[Aim] Reproduce all of the records below word for word, leaving the pictures out of your answer.

[Dataset excerpts]
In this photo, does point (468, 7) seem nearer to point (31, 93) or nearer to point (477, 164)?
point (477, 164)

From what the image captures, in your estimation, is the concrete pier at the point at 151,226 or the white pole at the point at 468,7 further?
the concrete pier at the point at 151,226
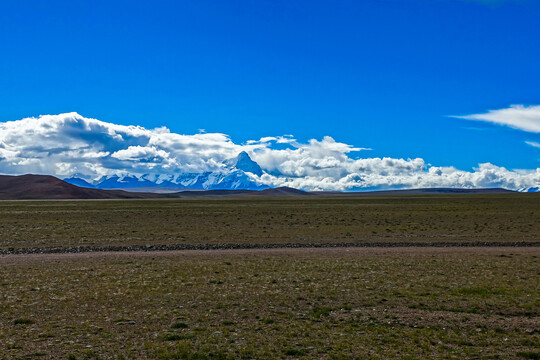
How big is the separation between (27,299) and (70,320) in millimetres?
4000

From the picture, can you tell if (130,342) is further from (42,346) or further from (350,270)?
(350,270)

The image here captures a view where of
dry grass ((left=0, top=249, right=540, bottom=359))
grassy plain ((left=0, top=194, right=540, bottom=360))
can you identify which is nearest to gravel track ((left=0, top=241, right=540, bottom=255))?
grassy plain ((left=0, top=194, right=540, bottom=360))

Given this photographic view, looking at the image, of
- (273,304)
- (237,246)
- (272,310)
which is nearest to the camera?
(272,310)

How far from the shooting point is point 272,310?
15.9m

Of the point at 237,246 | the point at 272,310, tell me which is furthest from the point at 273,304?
the point at 237,246

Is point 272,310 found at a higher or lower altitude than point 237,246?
higher

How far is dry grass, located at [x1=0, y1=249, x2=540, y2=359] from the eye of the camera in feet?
38.8

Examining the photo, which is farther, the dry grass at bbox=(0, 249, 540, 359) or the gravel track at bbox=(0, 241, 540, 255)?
the gravel track at bbox=(0, 241, 540, 255)

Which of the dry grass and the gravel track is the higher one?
the dry grass

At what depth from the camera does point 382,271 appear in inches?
926

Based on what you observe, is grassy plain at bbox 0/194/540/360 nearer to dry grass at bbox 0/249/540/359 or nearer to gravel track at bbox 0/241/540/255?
dry grass at bbox 0/249/540/359

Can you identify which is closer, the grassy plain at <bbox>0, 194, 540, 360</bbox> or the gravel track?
the grassy plain at <bbox>0, 194, 540, 360</bbox>

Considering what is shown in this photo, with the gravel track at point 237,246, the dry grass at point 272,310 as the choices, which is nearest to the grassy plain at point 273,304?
the dry grass at point 272,310

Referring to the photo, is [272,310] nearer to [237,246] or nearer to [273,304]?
[273,304]
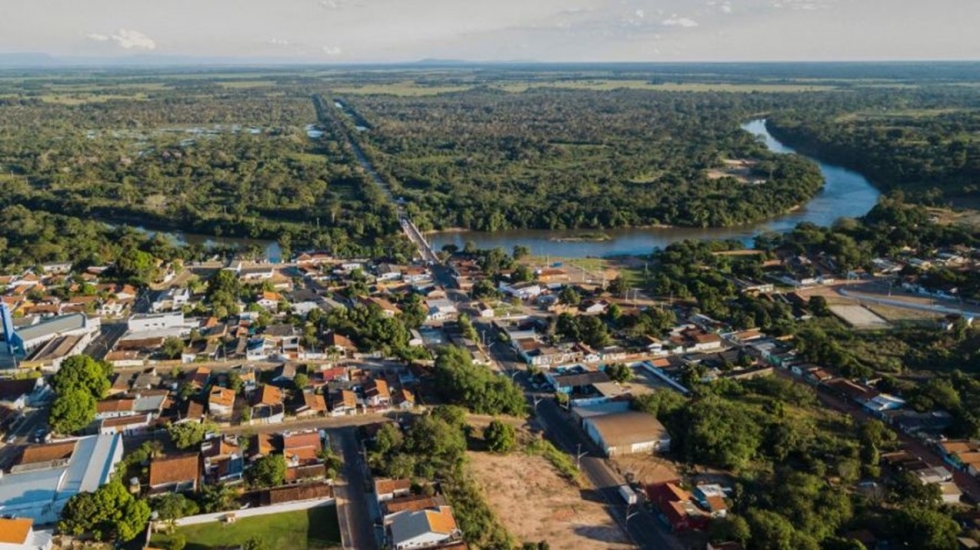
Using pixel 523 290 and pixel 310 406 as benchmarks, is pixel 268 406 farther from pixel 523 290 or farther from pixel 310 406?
pixel 523 290

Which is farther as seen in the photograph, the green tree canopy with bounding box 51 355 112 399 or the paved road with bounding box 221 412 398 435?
the green tree canopy with bounding box 51 355 112 399

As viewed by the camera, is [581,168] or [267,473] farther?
[581,168]

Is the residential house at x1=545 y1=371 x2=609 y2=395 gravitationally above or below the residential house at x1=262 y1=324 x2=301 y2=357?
below

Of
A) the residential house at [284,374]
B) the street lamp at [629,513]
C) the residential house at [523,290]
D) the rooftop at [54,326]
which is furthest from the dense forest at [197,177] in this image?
the street lamp at [629,513]

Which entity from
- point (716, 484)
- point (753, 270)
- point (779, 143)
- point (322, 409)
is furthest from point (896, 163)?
point (322, 409)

[Problem solution]
In this photo, does point (468, 7) seem nearer to point (31, 93) or nearer to point (477, 164)?
point (477, 164)

From what the image captures, in your estimation, is the concrete pier at the point at 151,226 or the white pole at the point at 468,7 further?
the concrete pier at the point at 151,226
How big is the separation between (27,299) and (70,320) in millimetres?
4000

From the picture, can you tell if (130,342) is further from (42,346) or further from (350,270)?
(350,270)

The image here captures a view where of
dry grass ((left=0, top=249, right=540, bottom=359))
grassy plain ((left=0, top=194, right=540, bottom=360))
can you identify which is nearest to gravel track ((left=0, top=241, right=540, bottom=255))?
grassy plain ((left=0, top=194, right=540, bottom=360))

Given this photographic view, looking at the image, of
- (273,304)
- (237,246)
- (272,310)
which is nearest to the camera?
(272,310)

How far from the shooting point is point 272,310?
15.9m

Of the point at 237,246 | the point at 272,310, tell me which is furthest from the point at 273,304?
the point at 237,246

Is point 272,310 found at a higher or lower altitude than point 237,246?
higher

How far is dry grass, located at [x1=0, y1=249, x2=540, y2=359] from the eye of the camera in feet?
38.8

Examining the photo, which is farther, the dry grass at bbox=(0, 249, 540, 359) or the gravel track at bbox=(0, 241, 540, 255)?
the gravel track at bbox=(0, 241, 540, 255)

Which of the dry grass and the gravel track is the higher one?
the dry grass

At what depth from the camera does point 382,271 appear in inches?
926

Based on what you observe, is grassy plain at bbox 0/194/540/360 nearer to dry grass at bbox 0/249/540/359 or nearer to gravel track at bbox 0/241/540/255?
dry grass at bbox 0/249/540/359

Can you identify which is closer, the grassy plain at <bbox>0, 194, 540, 360</bbox> or the gravel track?
the grassy plain at <bbox>0, 194, 540, 360</bbox>

Considering what is shown in this photo, with the gravel track at point 237,246, the dry grass at point 272,310 as the choices, which is nearest to the grassy plain at point 273,304?
the dry grass at point 272,310

Referring to the photo, is [272,310] nearer to [237,246] or nearer to [273,304]?
[273,304]
Using pixel 523 290 and pixel 310 406 as benchmarks, is pixel 268 406 farther from pixel 523 290 or farther from pixel 310 406?
pixel 523 290

Which is farther as seen in the photograph, the green tree canopy with bounding box 51 355 112 399 or the paved road with bounding box 221 412 398 435?
the green tree canopy with bounding box 51 355 112 399

As viewed by the camera, is [581,168] or [267,473] farther?
[581,168]

Is the residential house at x1=545 y1=371 x2=609 y2=395 gravitationally above or below the residential house at x1=262 y1=324 x2=301 y2=357?
below

Of
A) the residential house at [284,374]
B) the street lamp at [629,513]
C) the residential house at [523,290]
D) the rooftop at [54,326]
which is furthest from the dense forest at [197,177] in this image?
the street lamp at [629,513]

Which entity from
- point (716, 484)
- point (753, 270)
- point (779, 143)
- point (322, 409)
is furthest from point (896, 163)?
point (322, 409)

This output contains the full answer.